In den Antworttext auf diese Frage wurde der Hinweis auf die neue Vorlage der Risikobewertung, die in Zulassungsanträgen verwendet werden muss, aufgenommen. Die Vorlage ist auf der Webseite des CMDh zu Nitrosamin-Verunreinigungen zu finden.

15. When should a test for nitrosamines be included in the MA dossier? (Rev. 8)

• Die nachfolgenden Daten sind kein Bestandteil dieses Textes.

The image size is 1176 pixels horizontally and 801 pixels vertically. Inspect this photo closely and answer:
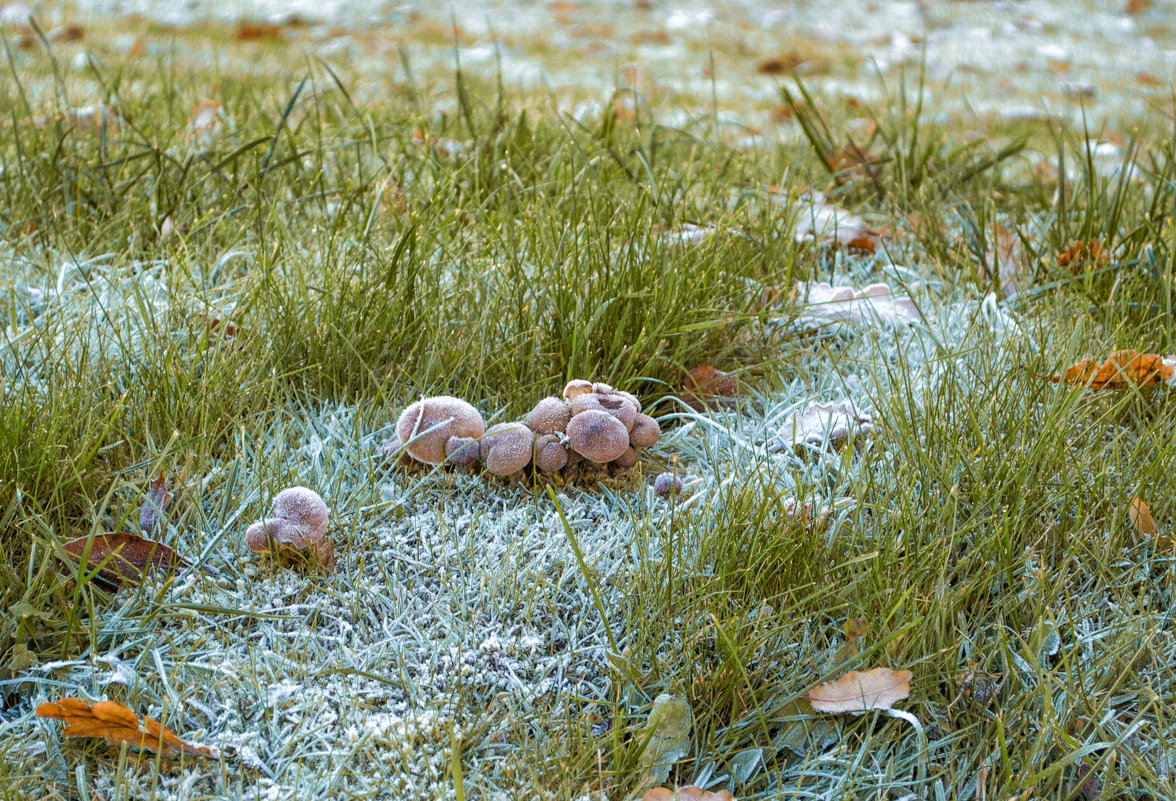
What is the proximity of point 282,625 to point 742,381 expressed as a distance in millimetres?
1232

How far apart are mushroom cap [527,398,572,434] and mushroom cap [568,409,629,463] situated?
0.05m

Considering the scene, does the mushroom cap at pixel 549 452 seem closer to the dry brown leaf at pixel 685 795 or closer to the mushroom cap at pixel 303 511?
the mushroom cap at pixel 303 511

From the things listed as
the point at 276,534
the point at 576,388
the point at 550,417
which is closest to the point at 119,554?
the point at 276,534

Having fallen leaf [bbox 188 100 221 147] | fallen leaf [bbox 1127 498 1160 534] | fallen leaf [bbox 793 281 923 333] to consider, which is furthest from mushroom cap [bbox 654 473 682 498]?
fallen leaf [bbox 188 100 221 147]

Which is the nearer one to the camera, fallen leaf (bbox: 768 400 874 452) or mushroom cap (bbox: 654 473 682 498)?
mushroom cap (bbox: 654 473 682 498)

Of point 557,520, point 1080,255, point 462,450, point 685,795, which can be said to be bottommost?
point 685,795

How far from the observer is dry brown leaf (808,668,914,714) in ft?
4.87

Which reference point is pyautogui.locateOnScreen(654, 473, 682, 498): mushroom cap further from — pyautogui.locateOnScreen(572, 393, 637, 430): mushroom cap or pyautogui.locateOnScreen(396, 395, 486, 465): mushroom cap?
pyautogui.locateOnScreen(396, 395, 486, 465): mushroom cap

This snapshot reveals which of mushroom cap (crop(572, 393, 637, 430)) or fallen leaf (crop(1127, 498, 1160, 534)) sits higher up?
mushroom cap (crop(572, 393, 637, 430))

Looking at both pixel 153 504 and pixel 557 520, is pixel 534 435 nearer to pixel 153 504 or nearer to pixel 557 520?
pixel 557 520

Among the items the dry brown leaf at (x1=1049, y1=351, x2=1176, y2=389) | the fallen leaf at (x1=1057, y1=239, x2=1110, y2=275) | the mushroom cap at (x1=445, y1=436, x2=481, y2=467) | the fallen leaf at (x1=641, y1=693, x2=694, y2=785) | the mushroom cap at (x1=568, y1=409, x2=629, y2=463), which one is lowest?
the fallen leaf at (x1=641, y1=693, x2=694, y2=785)

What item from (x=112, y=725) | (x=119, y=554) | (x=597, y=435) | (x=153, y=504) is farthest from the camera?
(x=597, y=435)

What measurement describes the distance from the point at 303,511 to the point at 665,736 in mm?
733

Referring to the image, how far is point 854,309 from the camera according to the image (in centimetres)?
257
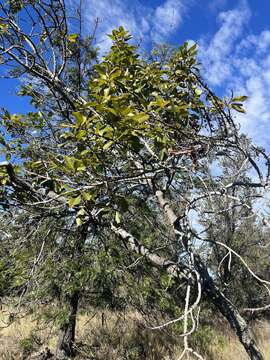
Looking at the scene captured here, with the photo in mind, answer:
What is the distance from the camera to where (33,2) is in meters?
3.41

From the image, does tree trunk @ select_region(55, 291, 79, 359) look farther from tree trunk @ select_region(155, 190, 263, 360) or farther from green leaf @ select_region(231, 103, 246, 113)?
green leaf @ select_region(231, 103, 246, 113)

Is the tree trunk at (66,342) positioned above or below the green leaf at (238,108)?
below

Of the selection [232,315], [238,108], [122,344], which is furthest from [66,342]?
[238,108]

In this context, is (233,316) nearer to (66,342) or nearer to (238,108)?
(238,108)

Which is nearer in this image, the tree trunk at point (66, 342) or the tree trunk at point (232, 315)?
the tree trunk at point (232, 315)

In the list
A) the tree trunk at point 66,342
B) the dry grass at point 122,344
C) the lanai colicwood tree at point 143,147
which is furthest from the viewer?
the dry grass at point 122,344

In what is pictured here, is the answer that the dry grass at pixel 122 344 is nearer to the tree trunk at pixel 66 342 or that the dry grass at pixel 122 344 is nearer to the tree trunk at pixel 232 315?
the tree trunk at pixel 66 342

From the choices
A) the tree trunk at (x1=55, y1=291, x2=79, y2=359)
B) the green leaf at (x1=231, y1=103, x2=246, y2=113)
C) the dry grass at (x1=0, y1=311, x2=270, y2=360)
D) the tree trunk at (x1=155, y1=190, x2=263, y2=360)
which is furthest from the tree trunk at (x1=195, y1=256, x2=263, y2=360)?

Im Text der Antwort auf diese Frage wurden folgende Präzisierungen eingeführt:

  • Standardmäßige Prüfung des Fertigprodukts auf Nitrosamine (erster Abschnitt)
    Eine solche Prüfung ist dann erforderlich, wenn entweder die Ursache für die Nitrosamin-Verunreinigung unklar ist oder nachgewiesen werden kann, dass die Verunreinigung während des Herstellprozesses des Fertigprodukts oder während seiner Lagerung entstand. Der Hinweis auf die Lagerung wurde neu in den Text aufgenommen.
  • Auswahl des Kontrollpunkts auf der Stufe des Fertigprodukts, des Wirkstoffs oder des Zwischenprodukts (zweiter Abschnitt)
    Die Forderung, dass ein Grenzwert in der Spezifikation des Fertigprodukts festgelegt werden muss, auch dann, wenn der Kontrollpunkt nicht auf der Stufe des Fertigarzneimittels liegt, wurde gestrichen.
  • Verzicht auf Aufnahme des Nitrosamin-Tests in die Endprodukt-Spezifikation (zweiter Abschnitt, erster Unterpunkt)
    Liegt der Gehalt an Nitrosaminen dauerhaft unter 10% des akzeptablen Aufnahmewerts (acceptable intake, AI) bezogen auf den Wirkstoff oder das Fertigprodukt, muss die Prüfung auf Nitrosamine nicht in die Spezifikation aufgenommen werden. Der Hinweis auf den AI des Wirkstoffs ist neu.
  • Reduziertes Prüfungsdesign nach ICH Q6A (zweiter Abschnitt, zweiter Unterpunkt)
    Eine reduzierte Prüfung auf Nitrosamine (skip-testing) wird dann akzeptiert, wenn der Gehalt eines einzelnen Nitrosamins dauerhaft  unter 30% des AI bezogen auf den Wirkstoff oder das Fertigprodukt liegt. Die Formulierung "nitrosamin levels" in Rev. 7 des Frage-Antwort Dokuments wurde durch "levels of a single nitrosamine" in Rev. 8 ersetzt.

20. What are the regulatory steps taken by authorities following the identification of an N-nitrosamine exceeding the AI? (Rev. 9)

Diese Frage und die entsprechenden Klarstellungen dazu wurden neu in das Dokument aufgenommen. Es werden die regulatorischen Schritte beschrieben, die behördlicherseits für die sog. Szenario A-Fälle eingeleitet werden. Ein Szenario A-Fall liegt dann vor, wenn in einem Fertigarzneimittel ein oder mehrere Nitrosamine nachgewiesen werden, die oberhalb des AI-Grenzwertes liegen oder wenn die Summe aller detektierten Nitrosamine das 1:100 000fache des Lebenszeitrisikos überschreiten.

Für Szenario A werden folgende Maßnahmen getroffen:

  • Eine zuvor festgelegte Behörde übernimmt federführend die Überprüfung der verfügbaren Informationen und eine vorläufige Bewertung des Falles.
  • Das Rapid Alert Network (RAN) und die Single Point of Contacts (SPOCS) werden informiert. Die Kritikalität des Arzneimittels wird gemäß den Vorgaben des EMA-Dokuments Criteria for classification of critical medicinal products for human and veterinary use bewertet.
  • Die federführende Behörde berücksichtigt die Rückmeldungen des RAN bei der Erstellung von vorläufigen Empfehlungen.
  • Zur Erleichterng des Informationsaustauschs wird das Incident Review Network (IRN) konsultiert und es wird bewertet, ob weitere Maßnahmen ergriffen werden müssen.
  • Falls Maßnahmen in Bezug auf Marktprodukte empfohlen werden, leiten die nationalen Behörden (NCAs) je nach Kritikaliät der betreffenden Produkte weitere Maßnahmen in die Wege. Dabei berücksichtigen die federführende Behörde und die NCAs für einen gewissen Zeitraum das LTL-Konzept oder die Verwendung von Übergangsgrenzwerten.

Parallel zur Aktualisierung des Frage-Antwort Dokuments der EMA/CMDh wurde auch das entsprechende Dokument der CMDh mit den praktischen Anleitungen für Inhaber nationaler Zulassungen (einschließlich Zulassungen nach dem Verfahren der gegenseitigen Anerkennung und dezentrale Zulassungen) überarbeitet.